*TASK BRIEF*
Rewrite every line of the material as a JSON list of strings, one string per line, skipping the blank lines.

[Records of scene-based questions]

——————

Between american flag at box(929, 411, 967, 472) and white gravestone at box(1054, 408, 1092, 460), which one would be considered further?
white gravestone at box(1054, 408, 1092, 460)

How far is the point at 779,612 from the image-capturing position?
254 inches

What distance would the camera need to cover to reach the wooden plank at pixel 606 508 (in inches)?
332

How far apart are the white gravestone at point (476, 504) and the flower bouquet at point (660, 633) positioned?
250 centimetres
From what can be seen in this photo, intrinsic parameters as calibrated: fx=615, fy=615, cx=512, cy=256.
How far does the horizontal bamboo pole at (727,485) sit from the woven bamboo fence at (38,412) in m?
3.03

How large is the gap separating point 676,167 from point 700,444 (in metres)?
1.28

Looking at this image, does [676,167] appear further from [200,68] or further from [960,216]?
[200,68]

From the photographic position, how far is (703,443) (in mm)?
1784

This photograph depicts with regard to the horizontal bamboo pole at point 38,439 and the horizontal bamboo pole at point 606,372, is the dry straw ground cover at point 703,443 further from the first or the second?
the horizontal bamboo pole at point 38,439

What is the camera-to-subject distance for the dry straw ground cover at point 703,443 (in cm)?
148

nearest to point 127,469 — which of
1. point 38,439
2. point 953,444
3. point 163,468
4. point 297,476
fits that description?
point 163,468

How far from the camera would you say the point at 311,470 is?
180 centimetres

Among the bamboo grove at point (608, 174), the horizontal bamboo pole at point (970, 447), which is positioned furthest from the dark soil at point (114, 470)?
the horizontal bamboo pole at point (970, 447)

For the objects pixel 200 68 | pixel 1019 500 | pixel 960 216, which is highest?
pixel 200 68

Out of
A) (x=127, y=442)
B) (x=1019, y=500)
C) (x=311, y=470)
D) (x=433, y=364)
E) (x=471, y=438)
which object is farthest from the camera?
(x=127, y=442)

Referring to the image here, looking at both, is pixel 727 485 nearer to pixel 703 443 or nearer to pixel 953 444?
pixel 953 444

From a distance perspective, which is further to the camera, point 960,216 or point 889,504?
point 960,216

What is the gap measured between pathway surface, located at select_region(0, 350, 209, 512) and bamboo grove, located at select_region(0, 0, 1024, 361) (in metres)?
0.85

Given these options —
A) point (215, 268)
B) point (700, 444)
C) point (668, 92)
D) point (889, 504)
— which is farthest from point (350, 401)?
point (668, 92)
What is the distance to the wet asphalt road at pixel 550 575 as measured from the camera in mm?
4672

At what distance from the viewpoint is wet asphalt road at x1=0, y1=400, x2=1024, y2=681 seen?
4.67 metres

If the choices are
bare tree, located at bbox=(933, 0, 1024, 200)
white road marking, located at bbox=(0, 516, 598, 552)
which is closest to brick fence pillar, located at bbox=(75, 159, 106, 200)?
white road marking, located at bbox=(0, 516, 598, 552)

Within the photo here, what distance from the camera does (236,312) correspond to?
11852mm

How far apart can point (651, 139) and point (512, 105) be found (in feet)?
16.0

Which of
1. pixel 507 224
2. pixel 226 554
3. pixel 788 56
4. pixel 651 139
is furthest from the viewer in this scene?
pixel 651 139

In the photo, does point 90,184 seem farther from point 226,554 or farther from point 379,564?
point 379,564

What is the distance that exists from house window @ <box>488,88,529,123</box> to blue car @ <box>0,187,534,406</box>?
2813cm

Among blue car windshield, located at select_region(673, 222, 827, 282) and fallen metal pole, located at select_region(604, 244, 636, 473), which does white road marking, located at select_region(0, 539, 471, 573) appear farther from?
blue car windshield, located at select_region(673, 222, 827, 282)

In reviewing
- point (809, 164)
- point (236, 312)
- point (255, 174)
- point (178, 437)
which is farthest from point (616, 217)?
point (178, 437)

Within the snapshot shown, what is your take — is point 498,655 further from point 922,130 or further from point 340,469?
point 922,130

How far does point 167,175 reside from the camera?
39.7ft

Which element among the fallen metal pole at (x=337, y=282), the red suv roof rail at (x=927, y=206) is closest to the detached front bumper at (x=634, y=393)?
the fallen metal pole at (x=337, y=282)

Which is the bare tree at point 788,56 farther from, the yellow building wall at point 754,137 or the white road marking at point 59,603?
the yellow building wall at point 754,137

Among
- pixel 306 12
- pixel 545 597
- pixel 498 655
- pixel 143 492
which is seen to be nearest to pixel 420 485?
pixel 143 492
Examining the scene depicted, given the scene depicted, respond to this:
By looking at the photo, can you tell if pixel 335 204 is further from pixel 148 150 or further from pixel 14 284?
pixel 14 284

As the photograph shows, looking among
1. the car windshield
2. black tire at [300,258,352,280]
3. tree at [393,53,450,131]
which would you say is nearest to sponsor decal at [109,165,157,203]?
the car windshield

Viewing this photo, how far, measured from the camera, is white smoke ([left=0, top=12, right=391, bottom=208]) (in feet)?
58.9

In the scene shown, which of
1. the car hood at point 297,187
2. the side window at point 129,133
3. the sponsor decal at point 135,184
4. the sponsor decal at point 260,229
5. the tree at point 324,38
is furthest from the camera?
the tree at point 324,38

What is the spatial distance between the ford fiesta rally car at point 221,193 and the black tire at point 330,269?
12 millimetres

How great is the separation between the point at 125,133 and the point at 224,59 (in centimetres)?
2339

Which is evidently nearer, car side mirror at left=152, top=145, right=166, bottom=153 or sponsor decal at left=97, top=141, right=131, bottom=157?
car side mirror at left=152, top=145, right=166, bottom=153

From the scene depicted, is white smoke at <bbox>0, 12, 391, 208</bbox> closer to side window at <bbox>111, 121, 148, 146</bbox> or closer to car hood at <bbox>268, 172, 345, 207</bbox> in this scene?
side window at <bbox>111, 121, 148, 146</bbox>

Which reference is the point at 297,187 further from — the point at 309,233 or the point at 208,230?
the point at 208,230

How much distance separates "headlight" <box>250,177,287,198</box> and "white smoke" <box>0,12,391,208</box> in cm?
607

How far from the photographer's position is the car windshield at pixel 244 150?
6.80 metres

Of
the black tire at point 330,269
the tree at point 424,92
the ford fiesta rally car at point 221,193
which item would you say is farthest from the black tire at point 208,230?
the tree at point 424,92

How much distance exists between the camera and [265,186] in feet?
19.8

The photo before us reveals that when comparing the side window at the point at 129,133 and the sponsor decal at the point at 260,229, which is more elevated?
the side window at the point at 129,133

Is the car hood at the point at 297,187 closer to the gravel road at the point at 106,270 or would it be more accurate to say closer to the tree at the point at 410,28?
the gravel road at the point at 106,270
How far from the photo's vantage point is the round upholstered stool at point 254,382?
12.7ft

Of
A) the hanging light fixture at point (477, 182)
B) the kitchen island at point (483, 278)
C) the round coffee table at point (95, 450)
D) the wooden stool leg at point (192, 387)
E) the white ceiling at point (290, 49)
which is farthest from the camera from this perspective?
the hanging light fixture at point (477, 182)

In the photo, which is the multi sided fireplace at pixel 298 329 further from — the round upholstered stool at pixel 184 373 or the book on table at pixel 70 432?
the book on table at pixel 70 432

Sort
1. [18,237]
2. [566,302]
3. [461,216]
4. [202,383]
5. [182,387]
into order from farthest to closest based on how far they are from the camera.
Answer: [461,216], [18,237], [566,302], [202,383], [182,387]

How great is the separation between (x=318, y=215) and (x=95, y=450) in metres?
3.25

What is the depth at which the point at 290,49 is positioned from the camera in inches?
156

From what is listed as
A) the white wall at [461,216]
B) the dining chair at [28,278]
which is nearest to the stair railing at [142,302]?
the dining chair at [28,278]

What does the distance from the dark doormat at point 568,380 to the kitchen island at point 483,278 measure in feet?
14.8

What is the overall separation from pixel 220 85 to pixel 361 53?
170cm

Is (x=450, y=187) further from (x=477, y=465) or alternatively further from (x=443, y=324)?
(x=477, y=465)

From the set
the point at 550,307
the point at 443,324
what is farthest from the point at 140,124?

——————

*FULL SOLUTION*
[
  "Between american flag at box(929, 411, 967, 472) and white gravestone at box(1054, 408, 1092, 460), which one would be considered further?",
  "white gravestone at box(1054, 408, 1092, 460)",
  "How far is the point at 779,612 from the image-capturing position?",
  "254 inches",
  "What distance would the camera need to cover to reach the wooden plank at pixel 606 508 (in inches)?",
  "332",
  "How far apart are the white gravestone at point (476, 504) and the flower bouquet at point (660, 633) positioned?",
  "250 centimetres",
  "From what can be seen in this photo, intrinsic parameters as calibrated: fx=615, fy=615, cx=512, cy=256.",
  "How far does the horizontal bamboo pole at (727,485) sit from the woven bamboo fence at (38,412) in m?",
  "3.03",
  "How large is the gap separating point 676,167 from point 700,444 (in metres)?",
  "1.28",
  "Looking at this image, does [676,167] appear further from [200,68] or further from [960,216]?",
  "[200,68]",
  "From the photographic position, how far is (703,443) (in mm)?",
  "1784",
  "This photograph depicts with regard to the horizontal bamboo pole at point 38,439 and the horizontal bamboo pole at point 606,372, is the dry straw ground cover at point 703,443 further from the first or the second?",
  "the horizontal bamboo pole at point 38,439",
  "What is the camera-to-subject distance for the dry straw ground cover at point 703,443 (in cm)?",
  "148",
  "nearest to point 127,469 — which of",
  "1. point 38,439",
  "2. point 953,444",
  "3. point 163,468",
  "4. point 297,476",
  "fits that description?",
  "point 163,468",
  "How far from the camera would you say the point at 311,470 is?",
  "180 centimetres",
  "Among the bamboo grove at point (608, 174), the horizontal bamboo pole at point (970, 447), which is positioned furthest from the dark soil at point (114, 470)?",
  "the horizontal bamboo pole at point (970, 447)",
  "For the objects pixel 200 68 | pixel 1019 500 | pixel 960 216, which is highest?",
  "pixel 200 68",
  "Out of",
  "A) (x=127, y=442)",
  "B) (x=1019, y=500)",
  "C) (x=311, y=470)",
  "D) (x=433, y=364)",
  "E) (x=471, y=438)",
  "which object is farthest from the camera?",
  "(x=127, y=442)",
  "Referring to the image here, looking at both, is pixel 727 485 nearer to pixel 703 443 or nearer to pixel 953 444?",
  "pixel 953 444",
  "From a distance perspective, which is further to the camera, point 960,216 or point 889,504?",
  "point 960,216",
  "What is the gap measured between pathway surface, located at select_region(0, 350, 209, 512) and bamboo grove, located at select_region(0, 0, 1024, 361) (in metres)?",
  "0.85",
  "Given these options —",
  "A) point (215, 268)",
  "B) point (700, 444)",
  "C) point (668, 92)",
  "D) point (889, 504)",
  "— which is farthest from point (350, 401)?",
  "point (668, 92)",
  "What is the distance to the wet asphalt road at pixel 550 575 as measured from the camera in mm?",
  "4672",
  "At what distance from the viewpoint is wet asphalt road at x1=0, y1=400, x2=1024, y2=681 seen?",
  "4.67 metres",
  "If the choices are",
  "bare tree, located at bbox=(933, 0, 1024, 200)",
  "white road marking, located at bbox=(0, 516, 598, 552)",
  "which is closest to brick fence pillar, located at bbox=(75, 159, 106, 200)?",
  "white road marking, located at bbox=(0, 516, 598, 552)",
  "Within the photo here, what distance from the camera does (236,312) correspond to?",
  "11852mm",
  "How far apart can point (651, 139) and point (512, 105) be found (in feet)?",
  "16.0",
  "Which of",
  "1. pixel 507 224",
  "2. pixel 226 554",
  "3. pixel 788 56",
  "4. pixel 651 139",
  "is furthest from the viewer in this scene?",
  "pixel 651 139",
  "In the photo, does point 90,184 seem farther from point 226,554 or farther from point 379,564?",
  "point 379,564",
  "What is the distance that exists from house window @ <box>488,88,529,123</box> to blue car @ <box>0,187,534,406</box>?",
  "2813cm",
  "Among blue car windshield, located at select_region(673, 222, 827, 282) and fallen metal pole, located at select_region(604, 244, 636, 473), which does white road marking, located at select_region(0, 539, 471, 573) appear farther from?",
  "blue car windshield, located at select_region(673, 222, 827, 282)",
  "In reviewing",
  "- point (809, 164)",
  "- point (236, 312)",
  "- point (255, 174)",
  "- point (178, 437)",
  "which is farthest from point (616, 217)?",
  "point (178, 437)",
  "Within the snapshot shown, what is your take — is point 498,655 further from point 922,130 or further from point 340,469?",
  "point 922,130",
  "How far does point 167,175 reside from the camera?",
  "39.7ft",
  "Which element among the fallen metal pole at (x=337, y=282), the red suv roof rail at (x=927, y=206) is closest to the detached front bumper at (x=634, y=393)?",
  "the fallen metal pole at (x=337, y=282)",
  "Which is the bare tree at point 788,56 farther from, the yellow building wall at point 754,137 or the white road marking at point 59,603?",
  "the yellow building wall at point 754,137",
  "Among",
  "- pixel 306 12",
  "- pixel 545 597",
  "- pixel 498 655",
  "- pixel 143 492",
  "which is seen to be nearest to pixel 420 485?",
  "pixel 143 492",
  "Examining the scene depicted, given the scene depicted, respond to this:",
  "By looking at the photo, can you tell if pixel 335 204 is further from pixel 148 150 or further from pixel 14 284?",
  "pixel 14 284",
  "As the photograph shows, looking among",
  "1. the car windshield",
  "2. black tire at [300,258,352,280]",
  "3. tree at [393,53,450,131]",
  "which would you say is nearest to sponsor decal at [109,165,157,203]?",
  "the car windshield",
  "Viewing this photo, how far, measured from the camera, is white smoke ([left=0, top=12, right=391, bottom=208]) (in feet)?",
  "58.9",
  "In the scene shown, which of",
  "1. the car hood at point 297,187",
  "2. the side window at point 129,133",
  "3. the sponsor decal at point 135,184",
  "4. the sponsor decal at point 260,229",
  "5. the tree at point 324,38",
  "is furthest from the camera?",
  "the tree at point 324,38",
  "What is the spatial distance between the ford fiesta rally car at point 221,193 and the black tire at point 330,269?",
  "12 millimetres",
  "How great is the separation between the point at 125,133 and the point at 224,59 (in centimetres)?",
  "2339",
  "Which is evidently nearer, car side mirror at left=152, top=145, right=166, bottom=153 or sponsor decal at left=97, top=141, right=131, bottom=157?",
  "car side mirror at left=152, top=145, right=166, bottom=153",
  "From the scene depicted, is white smoke at <bbox>0, 12, 391, 208</bbox> closer to side window at <bbox>111, 121, 148, 146</bbox> or closer to car hood at <bbox>268, 172, 345, 207</bbox> in this scene?",
  "side window at <bbox>111, 121, 148, 146</bbox>",
  "Which reference is the point at 297,187 further from — the point at 309,233 or the point at 208,230?",
  "the point at 208,230",
  "How much distance separates \"headlight\" <box>250,177,287,198</box> and \"white smoke\" <box>0,12,391,208</box> in cm?",
  "607",
  "How far from the photographer's position is the car windshield at pixel 244 150?",
  "6.80 metres",
  "Of",
  "the black tire at point 330,269",
  "the tree at point 424,92",
  "the ford fiesta rally car at point 221,193",
  "which item would you say is farthest from the black tire at point 208,230?",
  "the tree at point 424,92",
  "How much distance exists between the camera and [265,186] in feet?",
  "19.8",
  "The photo before us reveals that when comparing the side window at the point at 129,133 and the sponsor decal at the point at 260,229, which is more elevated?",
  "the side window at the point at 129,133",
  "Is the car hood at the point at 297,187 closer to the gravel road at the point at 106,270 or would it be more accurate to say closer to the tree at the point at 410,28?",
  "the gravel road at the point at 106,270",
  "How far from the photo's vantage point is the round upholstered stool at point 254,382?",
  "12.7ft",
  "Of",
  "A) the hanging light fixture at point (477, 182)",
  "B) the kitchen island at point (483, 278)",
  "C) the round coffee table at point (95, 450)",
  "D) the wooden stool leg at point (192, 387)",
  "E) the white ceiling at point (290, 49)",
  "which is farthest from the camera from this perspective?",
  "the hanging light fixture at point (477, 182)",
  "In the photo, which is the multi sided fireplace at pixel 298 329 further from — the round upholstered stool at pixel 184 373 or the book on table at pixel 70 432?",
  "the book on table at pixel 70 432",
  "Sort",
  "1. [18,237]",
  "2. [566,302]",
  "3. [461,216]",
  "4. [202,383]",
  "5. [182,387]",
  "into order from farthest to closest based on how far they are from the camera.",
  "Answer: [461,216], [18,237], [566,302], [202,383], [182,387]",
  "How great is the separation between (x=318, y=215) and (x=95, y=450) in metres?",
  "3.25",
  "What is the depth at which the point at 290,49 is positioned from the camera in inches?",
  "156",
  "From what is listed as",
  "A) the white wall at [461,216]",
  "B) the dining chair at [28,278]",
  "which is nearest to the stair railing at [142,302]?",
  "the dining chair at [28,278]",
  "What does the distance from the dark doormat at point 568,380 to the kitchen island at point 483,278 measure in feet?",
  "14.8",
  "What is the overall separation from pixel 220 85 to pixel 361 53?",
  "170cm",
  "Is (x=450, y=187) further from (x=477, y=465) or alternatively further from (x=443, y=324)?",
  "(x=477, y=465)",
  "From the set",
  "the point at 550,307",
  "the point at 443,324",
  "what is farthest from the point at 140,124?"
]